![](/_next/image?url=https%3A%2F%2Fstorage.googleapis.com%2Fmantic-markets.appspot.com%2Fcontract-images%2Fyaqubali%2FnC5LPn82s0.jpg&w=3840&q=75)
Background
Humanity's Last Exam (HLE) is a benchmark designed to evaluate Al systems' reasoning and problem-solving capabilities across a wide range of academic disciplines, including mathematics, humanities, and natural sciences. Developed collaboratively by the Center for Al Safety and Scale Al, HLE comprises 3,000 unambiguous and verifiable academic questions contributed by nearly 1,000 subject-matter experts from over 500 institutions across 50 countries. The dataset is multimodal, with approximately 10% of the questions requiring both image and text comprehension, while the remaining 90% are text-based.

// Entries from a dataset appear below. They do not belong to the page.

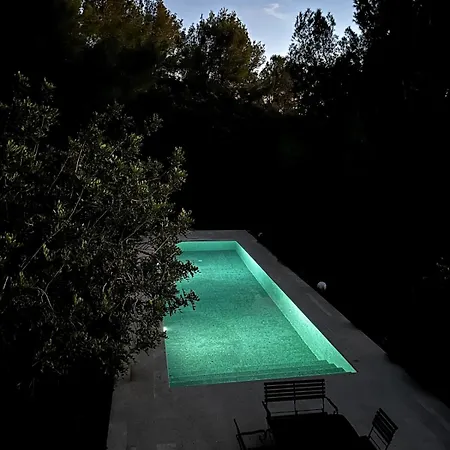 Royal Hideaway & Retreat Son Font Villa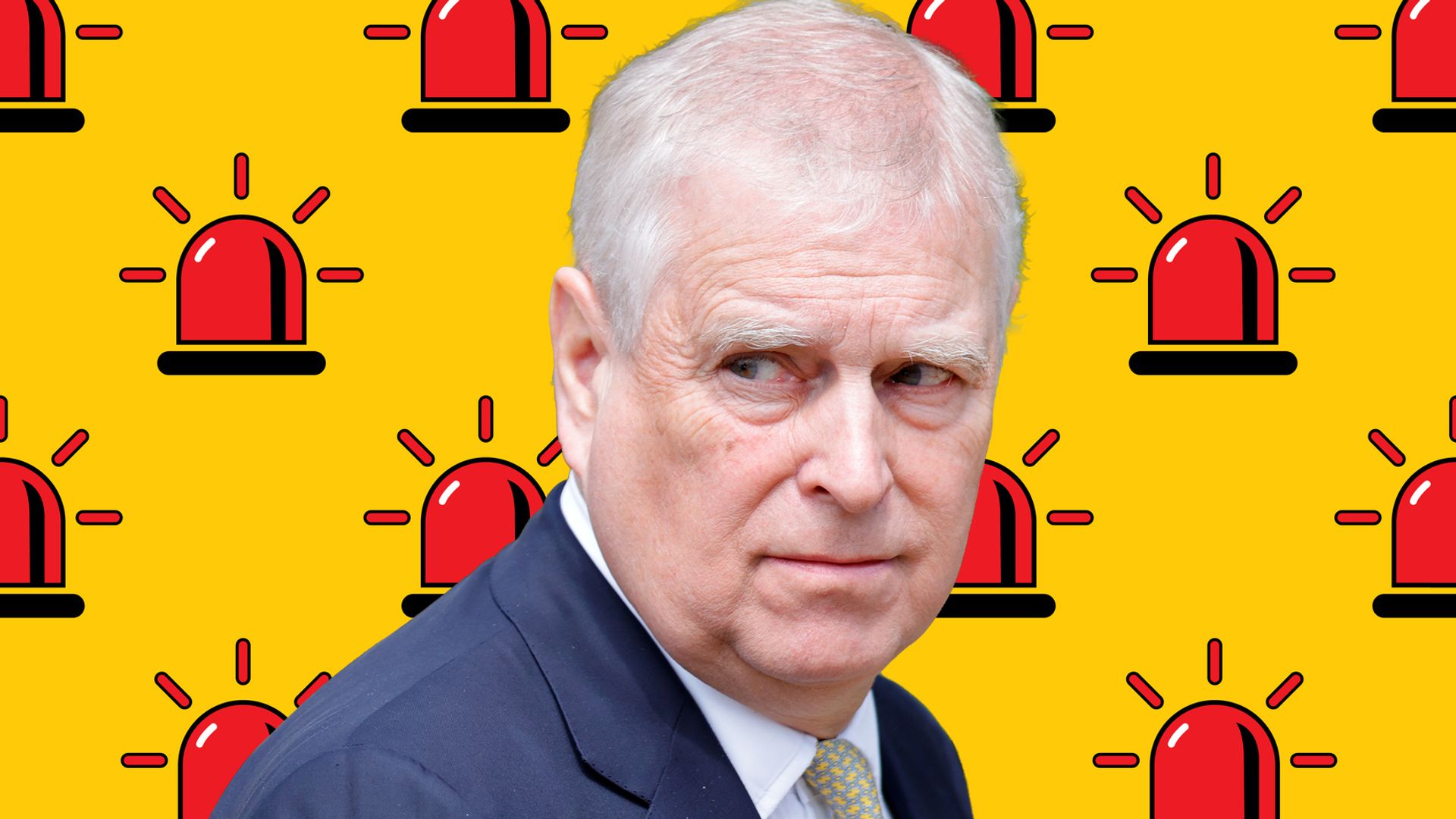 Why was Andrew Mountbatten-Windsor arrested and what happens next?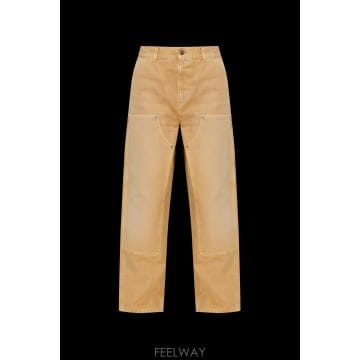 Carhartt 26FW Į��Ʈ Brandon trousers I037048007E17 TP57641339626FW Į��Ʈ Brandon trousers I037048007E17 TP576413396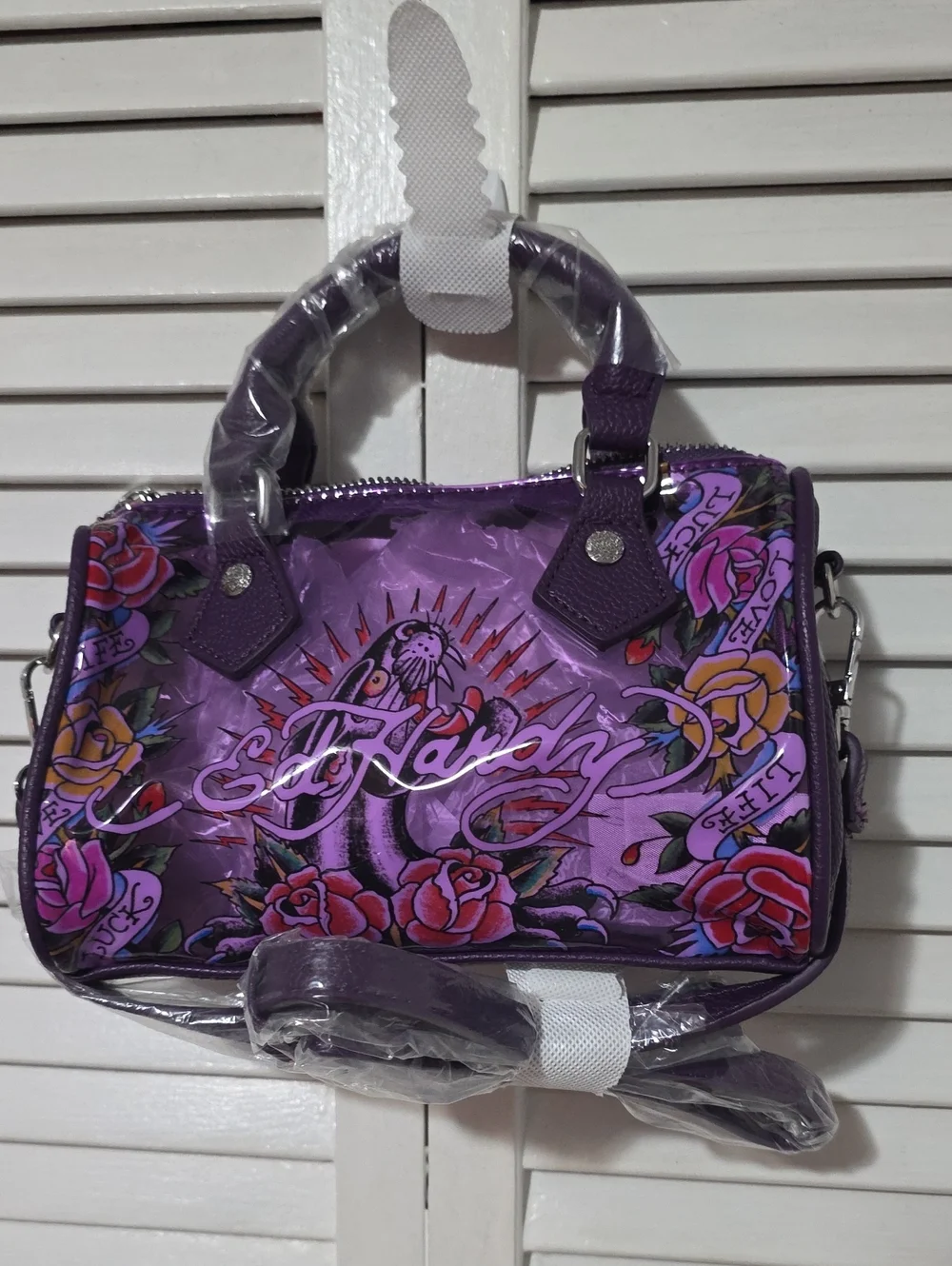 ED HARDY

As of early 2025, state-of-the-art Al models have demonstrated limited success on the HLE benchmark. For instance, OpenAl's 03-mini (high) model achieved an accuracy of 13% when evaluated solely on text-based questions. OpenAl's Deep Research agent, which leverages the 03 model for extensive web browsing and data analysis, reached an accuracy of 26.6% on the HLE benchmark.
Resolution Criteria
This question resolves to YES if a fully automated Al system achieves an average accuracy score of 95% or higher on the Humanity's Last Exam benchmark before January 1, 2028.
• Verification: The score must be verified by credible sources such as peer-reviewed research papers, arXiv preprints, or independent evaluations from reputable Al research institutions.
• Autonomy: The Al must solve problems without any human intervention, external assistance, or reliance on pre-existing solution datasets.
• Compute Resources: There is no limitation on computational resources; Al systems can utilize unlimited resources to attempt solutions.